* **EXERCISE REQUIREMENTS**
(a) Answer these questions using the golf forum thread:
(i) Where does stevel1017 finish the club on the follow through?
(ii) According to stevel1017, how does the height of the finish affect the shot?
(iii) Which irons does broken tee use under 20' if the terrain allows?
(b) Continue the golf forum thread from where it stops.

* START EXCERPT TO READ *

I might add the follow through is normal, I finish with the club on my left shoulder. I use the follow through more to control the trajectory of the shot, the lower the finish the lower the shot. And of course my 60 degree flies higher than my 52 degrees


----------



## broken tee (Jan 13, 2008)

stevel1017 said:


> I might add the follow through is normal, I finish with the club on my left shoulder. I use the follow through more to control the trajectory of the shot, the lower the finish the lower the shot. And of course my 60 degree flies higher than my 52 degrees


Normally on my setup and depending on the distance, I'm centered on the ball for a full swing 100 yards out and the closer I am to the green I move forward of the ball so if I am 20'off I line up with the rear foot even with the ball and my weight on the left foot. I will then use 6-9 irons under 20' if the terrain will allow. this method hasn't worked all that well, since I'm playing in two hours I'll try your method and I'll see what happens. can't hurt


----------



## King Woods (Feb 18, 2008)

* END EXCERPT TO READ *
* START DATA RECORDS *

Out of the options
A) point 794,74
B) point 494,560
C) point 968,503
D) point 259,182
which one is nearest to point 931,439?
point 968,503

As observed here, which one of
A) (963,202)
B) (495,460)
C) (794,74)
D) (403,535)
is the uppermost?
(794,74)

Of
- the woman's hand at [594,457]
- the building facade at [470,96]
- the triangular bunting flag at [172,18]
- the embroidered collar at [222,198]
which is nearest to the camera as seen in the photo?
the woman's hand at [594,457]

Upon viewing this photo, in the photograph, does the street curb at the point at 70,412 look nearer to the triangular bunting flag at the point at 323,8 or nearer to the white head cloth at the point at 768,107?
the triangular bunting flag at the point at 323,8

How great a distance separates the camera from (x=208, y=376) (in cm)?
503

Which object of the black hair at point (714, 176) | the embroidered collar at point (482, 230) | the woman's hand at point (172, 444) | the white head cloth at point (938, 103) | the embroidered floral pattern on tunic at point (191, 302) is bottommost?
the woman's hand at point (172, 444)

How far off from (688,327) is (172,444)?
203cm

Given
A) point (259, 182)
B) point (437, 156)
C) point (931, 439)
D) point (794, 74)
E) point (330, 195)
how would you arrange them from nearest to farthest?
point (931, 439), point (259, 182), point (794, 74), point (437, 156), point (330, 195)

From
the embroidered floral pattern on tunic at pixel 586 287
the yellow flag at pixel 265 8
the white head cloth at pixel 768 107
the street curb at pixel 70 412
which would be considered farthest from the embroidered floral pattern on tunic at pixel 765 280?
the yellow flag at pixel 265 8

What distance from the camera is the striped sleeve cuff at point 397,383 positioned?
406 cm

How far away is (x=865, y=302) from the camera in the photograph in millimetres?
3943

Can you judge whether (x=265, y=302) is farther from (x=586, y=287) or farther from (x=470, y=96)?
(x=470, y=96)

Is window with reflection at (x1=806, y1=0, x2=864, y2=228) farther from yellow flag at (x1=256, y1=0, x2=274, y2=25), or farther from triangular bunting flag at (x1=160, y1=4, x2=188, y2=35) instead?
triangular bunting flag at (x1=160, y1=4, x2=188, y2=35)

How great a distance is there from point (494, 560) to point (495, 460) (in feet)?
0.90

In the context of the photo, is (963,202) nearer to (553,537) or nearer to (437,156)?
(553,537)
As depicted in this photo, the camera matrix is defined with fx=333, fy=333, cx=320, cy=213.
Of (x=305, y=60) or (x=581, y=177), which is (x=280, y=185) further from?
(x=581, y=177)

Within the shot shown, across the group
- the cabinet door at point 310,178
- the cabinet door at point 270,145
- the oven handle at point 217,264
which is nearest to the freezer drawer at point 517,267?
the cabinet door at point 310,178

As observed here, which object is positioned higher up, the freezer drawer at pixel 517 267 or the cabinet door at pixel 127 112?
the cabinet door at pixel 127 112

* END DATA RECORDS *

* **REPLIES**
(a)
(i) On the left shoulder.
(ii) The lower the finish, the lower the shot.
(iii) 6-9 irons.

(b)
broken tee said:


> King: You mean similar to a long putt but with a little loft.:dunno:


Kind of. Like you hit it and it goes maybe 5 feet off of the ground at first and then it just runs and runs and runs. But you should really only play that shot if you've got a clear path to the hole. Like only fairway in between you and the hole. Otherwise, a normal wedge shot is needed.


----------



## broken tee (Jan 13, 2008)

I tried the clock method...has merit, but I need practice


----------



## stevel1017 (Apr 30, 2007)

Yes, in golf there are no instant fixes, but if you go to the range and work on it, and learn the distances you hit each shot, you will have a yardstick to work with. and of course with practice you will become comfortable with it


----------



## Surtees (Sep 11, 2007)

this clock methods sounds like a nice system to the range I go.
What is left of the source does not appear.